The Select Committee defended this move. They noted that a lot of incriminating material is digital now — messages, shared files, financial PDFs in your inbox. And in their experience, people often just don’t hand over the passwords. This, they say, fixes that bottleneck.
Dissenting Voices and Privacy Red Flags
Still, not everyone on the committee signed off quietly.
Congress MP Amar Singh warned that this gives “very wide-ranging power” to the authorities, enabling them to demand “all types of personal digital data,” not just business records.
N.K. Premachandran from the Revolutionary Socialist Party went even further, calling the provision arbitrary. In his dissent note, he pointed to the Supreme Court’s Puttaswamy judgment, which enshrined the Right to Privacy as a fundamental right. In his view, the 1961 Act’s existing provisions were enough — and these new powers simply risk misuse.
And let’s be honest, “misuse” isn’t a far-fetched fear when it comes to access to someone’s private messages. One wrong step and such powers could be turned against political opponents, business rivals, or just about anyone who becomes inconvenient.
The Enforcement vs. Liberty Tightrope
Supporters of the Bill have a simple argument: tax evaders are no longer hiding ledgers in cupboards — they’re hiding messages in encrypted apps, invoices in private Google Drives, and agreements in email threads. If the law can’t follow the money trail into the cloud, then it’s basically powerless against a modern kind of tax crime.
Opponents, though, are holding the other end of the rope. They say this isn’t just about tax crime; it’s about setting a precedent for how far the state can intrude into your private life. Because once such powers exist, they rarely shrink back — they tend to expand.

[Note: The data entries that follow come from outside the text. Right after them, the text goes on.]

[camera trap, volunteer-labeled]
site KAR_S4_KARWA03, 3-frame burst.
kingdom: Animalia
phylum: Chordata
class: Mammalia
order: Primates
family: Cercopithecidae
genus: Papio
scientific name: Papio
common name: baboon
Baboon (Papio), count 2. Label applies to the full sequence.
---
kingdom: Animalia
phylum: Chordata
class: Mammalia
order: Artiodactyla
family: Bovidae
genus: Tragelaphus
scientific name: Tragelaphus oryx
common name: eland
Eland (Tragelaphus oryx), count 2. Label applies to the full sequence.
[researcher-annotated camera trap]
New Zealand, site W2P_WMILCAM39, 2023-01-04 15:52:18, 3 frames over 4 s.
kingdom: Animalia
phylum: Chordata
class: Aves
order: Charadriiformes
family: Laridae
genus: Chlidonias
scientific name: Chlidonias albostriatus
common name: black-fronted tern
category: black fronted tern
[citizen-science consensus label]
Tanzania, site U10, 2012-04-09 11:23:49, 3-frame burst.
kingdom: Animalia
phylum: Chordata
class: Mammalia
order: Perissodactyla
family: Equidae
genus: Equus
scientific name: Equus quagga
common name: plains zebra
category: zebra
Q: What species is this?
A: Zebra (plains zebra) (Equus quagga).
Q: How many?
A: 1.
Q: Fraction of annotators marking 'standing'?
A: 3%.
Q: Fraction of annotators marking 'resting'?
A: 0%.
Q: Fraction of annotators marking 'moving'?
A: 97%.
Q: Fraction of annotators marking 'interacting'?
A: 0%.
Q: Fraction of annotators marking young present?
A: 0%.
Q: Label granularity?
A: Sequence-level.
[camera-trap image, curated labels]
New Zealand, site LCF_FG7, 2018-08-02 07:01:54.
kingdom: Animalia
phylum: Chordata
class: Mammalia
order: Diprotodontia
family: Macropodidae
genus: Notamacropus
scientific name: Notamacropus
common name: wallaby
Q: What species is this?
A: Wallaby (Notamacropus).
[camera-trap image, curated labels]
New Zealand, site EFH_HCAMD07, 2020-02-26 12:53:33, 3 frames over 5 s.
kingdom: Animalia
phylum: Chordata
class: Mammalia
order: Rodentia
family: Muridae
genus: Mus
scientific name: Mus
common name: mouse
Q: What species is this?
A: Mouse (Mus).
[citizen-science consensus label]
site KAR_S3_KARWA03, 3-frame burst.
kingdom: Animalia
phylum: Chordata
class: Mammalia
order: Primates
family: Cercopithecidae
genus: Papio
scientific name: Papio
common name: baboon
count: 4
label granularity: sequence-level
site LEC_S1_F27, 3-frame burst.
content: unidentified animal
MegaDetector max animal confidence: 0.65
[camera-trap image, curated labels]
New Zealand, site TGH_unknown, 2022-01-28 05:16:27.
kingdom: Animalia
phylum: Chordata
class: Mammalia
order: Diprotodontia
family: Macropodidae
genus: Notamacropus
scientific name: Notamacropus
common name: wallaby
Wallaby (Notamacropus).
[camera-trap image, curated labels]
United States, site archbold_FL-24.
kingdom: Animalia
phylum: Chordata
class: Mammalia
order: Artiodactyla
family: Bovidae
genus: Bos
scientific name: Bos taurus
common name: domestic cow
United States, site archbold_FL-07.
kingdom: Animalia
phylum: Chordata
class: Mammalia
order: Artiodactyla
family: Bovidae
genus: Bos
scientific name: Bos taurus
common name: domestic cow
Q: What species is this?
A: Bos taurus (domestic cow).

It’s a delicate balance, and the Bill has clearly tilted it more towards enforcement. Whether that’s a necessary tilt or an overreach is going to be a debate for courts and civil rights advocates for years to come.
The Strange Absence of a Real Debate
What’s equally striking is the speed. From committee report to final passage, we’re talking just three weeks. And with no floor debate, the Bill has skipped the kind of public scrutiny that helps catch overbroad clauses or unintended loopholes.
That might have been a lost opportunity. Even if the majority in Parliament supports the intent, airing the criticisms openly could have led to built-in safeguards or oversight mechanisms. As it stands, those details will now have to come later — if at all.
What It Means for You
If you’re a taxpayer — and in India, that’s a lot of people — this means digital privacy is no longer a grey zone during an income tax search. Your devices, your online accounts, even your messaging apps could be examined.
It’s not necessarily about having “something to hide.” It’s about recognising that a tax raid now goes well beyond ledgers and balance sheets. For individuals and businesses alike, that’s a shift worth understanding before it’s tested.
Looking Ahead
The Bill now heads to the Rajya Sabha. If it sails through there, the changes could be in place as early as the next financial year. From that point on, any income tax search will operate under these expanded digital powers.
That raises the bigger question — one India will probably keep revisiting: how do you draw a line between effective governance and personal liberty in an era when so much of life is stored online?
For now, that line just moved. And, depending on where you stand, it either moved in the right direction — or dangerously close to the private space every citizen should be able to keep to themselves.